The Making of Weegee the Famous

by Christopher Bonanos

Pub Date: June 5th, 2018
ISBN: 978-1-62779-306-3
Publisher: Henry Holt

A fine-grained close-up of the lensman who lit up New York City, both low-life and high-.

If there was ever a caricature of the old-time newspaper photographer, it is Weegee, born Usher—later Americanized to Arthur—Fellig (1899-1968). A stocky Gotham type down to the rumpled suit and ever present 5-cent stogie, he was the man on the scene with the Speed Graphic and the flaming bulb, throwing harsh noirish light on fires, wrecks, and any number of mob hits.

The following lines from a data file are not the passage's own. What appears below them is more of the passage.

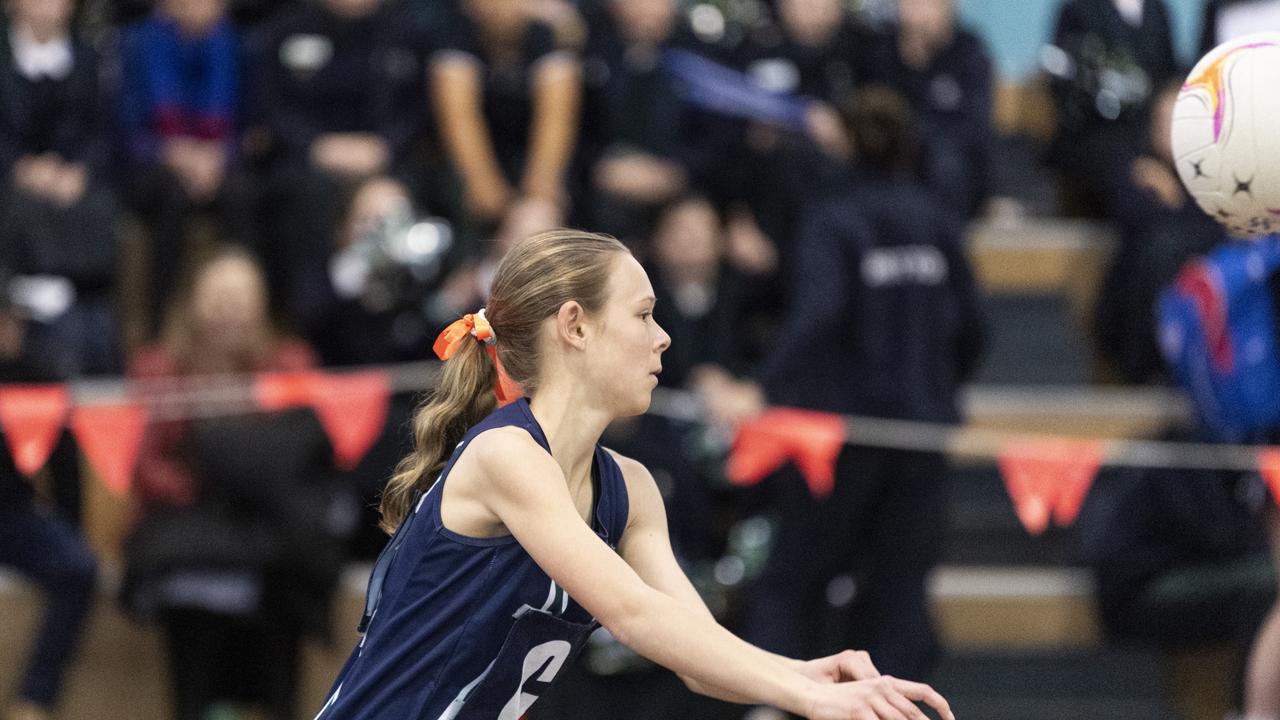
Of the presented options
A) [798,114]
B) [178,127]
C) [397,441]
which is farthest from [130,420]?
[798,114]

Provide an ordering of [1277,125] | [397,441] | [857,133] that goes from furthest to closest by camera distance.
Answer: [397,441], [857,133], [1277,125]

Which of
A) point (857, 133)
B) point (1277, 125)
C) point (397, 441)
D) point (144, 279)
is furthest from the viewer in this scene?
Answer: point (144, 279)

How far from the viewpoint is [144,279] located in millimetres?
7543

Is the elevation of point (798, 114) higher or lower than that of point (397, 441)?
higher

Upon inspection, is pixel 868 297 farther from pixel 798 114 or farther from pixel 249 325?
pixel 249 325

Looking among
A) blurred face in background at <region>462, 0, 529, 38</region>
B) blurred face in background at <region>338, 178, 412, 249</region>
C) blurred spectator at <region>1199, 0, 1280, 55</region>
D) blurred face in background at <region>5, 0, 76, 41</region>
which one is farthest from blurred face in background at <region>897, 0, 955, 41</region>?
blurred face in background at <region>5, 0, 76, 41</region>

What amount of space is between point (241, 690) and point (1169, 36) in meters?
5.03

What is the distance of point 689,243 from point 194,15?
234cm

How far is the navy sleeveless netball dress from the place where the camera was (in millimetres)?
3037

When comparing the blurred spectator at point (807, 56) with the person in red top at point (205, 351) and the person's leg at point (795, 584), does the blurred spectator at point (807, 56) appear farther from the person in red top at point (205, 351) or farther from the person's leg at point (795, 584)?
the person in red top at point (205, 351)

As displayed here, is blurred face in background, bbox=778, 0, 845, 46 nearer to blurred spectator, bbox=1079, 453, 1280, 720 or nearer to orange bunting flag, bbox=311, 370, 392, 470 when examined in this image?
blurred spectator, bbox=1079, 453, 1280, 720

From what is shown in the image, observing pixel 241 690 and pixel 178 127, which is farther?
pixel 178 127

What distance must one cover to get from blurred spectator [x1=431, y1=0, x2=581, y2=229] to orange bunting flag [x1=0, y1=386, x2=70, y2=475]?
188 cm

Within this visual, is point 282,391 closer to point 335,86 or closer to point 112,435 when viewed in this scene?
point 112,435
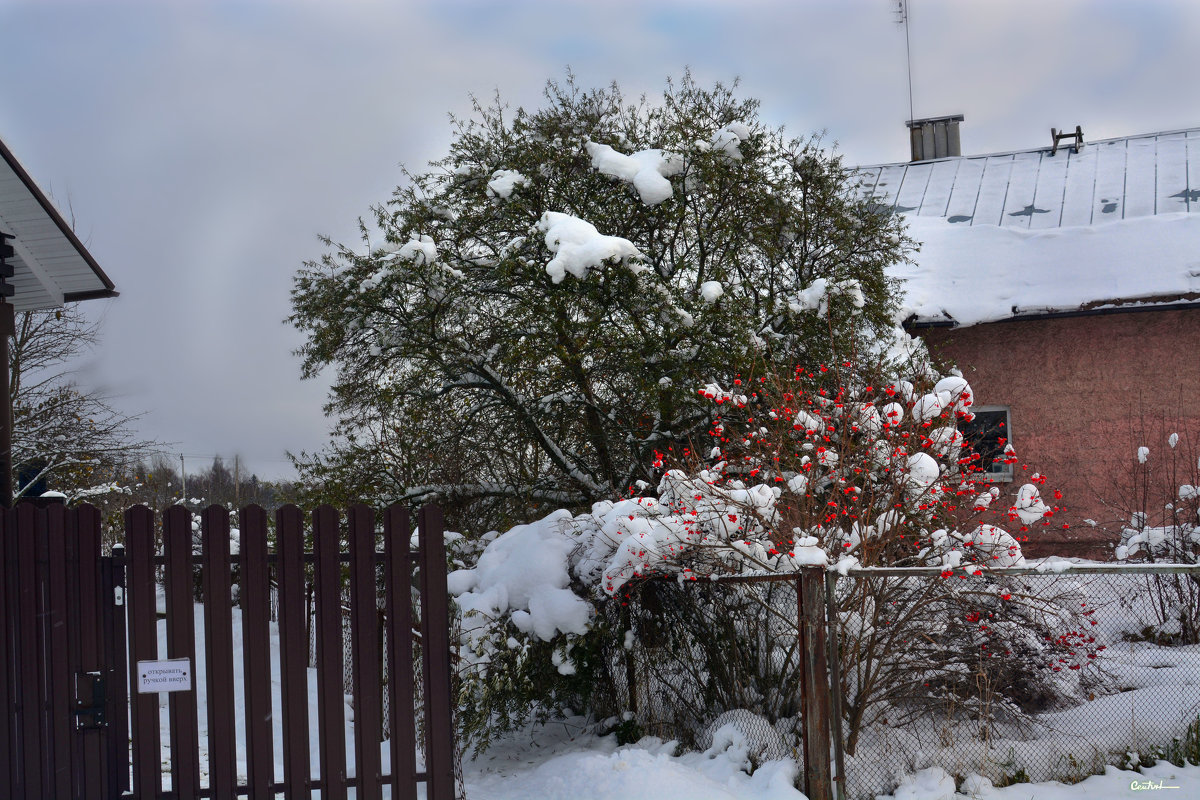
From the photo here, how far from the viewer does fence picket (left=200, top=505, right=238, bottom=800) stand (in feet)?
18.0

Unlike most caricatures, his work has survived. His pictures of dead gangsters, necking teenagers in movie theaters, kids sleeping on fire escapes, a slovenly woman sneering at fashionable operagoers, distraught victims of a tenement fire, or an impossibly crowded Coney Island are indelible images of American life both before and after World War II. In this continually fascinating biography, New York magazine city editor Bonanos (Instant: The Story of Polaroid, 2012, etc.) presents Weegee as a skilled craftsman who learned that you had to “get punch in your pictures” to beat the competition; that meant angle, framing, and environment. A corpse on the sidewalk was just a fact; getting a city mailbox in the foreground—urging “Mail Early for Delivery Before Christmas”—created a story. Voyeurism was both Weegee’s motivation and subject; he found as much drama in a sudden reaction shot—as in his picture of schoolchildren who have just witnessed a murder—as the event itself. The author makes a strong case for Weegee’s continued relevance: “Things that seemed slight when they were made do not always turn out that way in the long run when thinking people who sweat the details are the ones making them. Weegee was one of those people, and he did just that.”

In this deeply researched (though lightly worn) and compelling portrait, Bonanos captures all sides of an artist in spite of himself.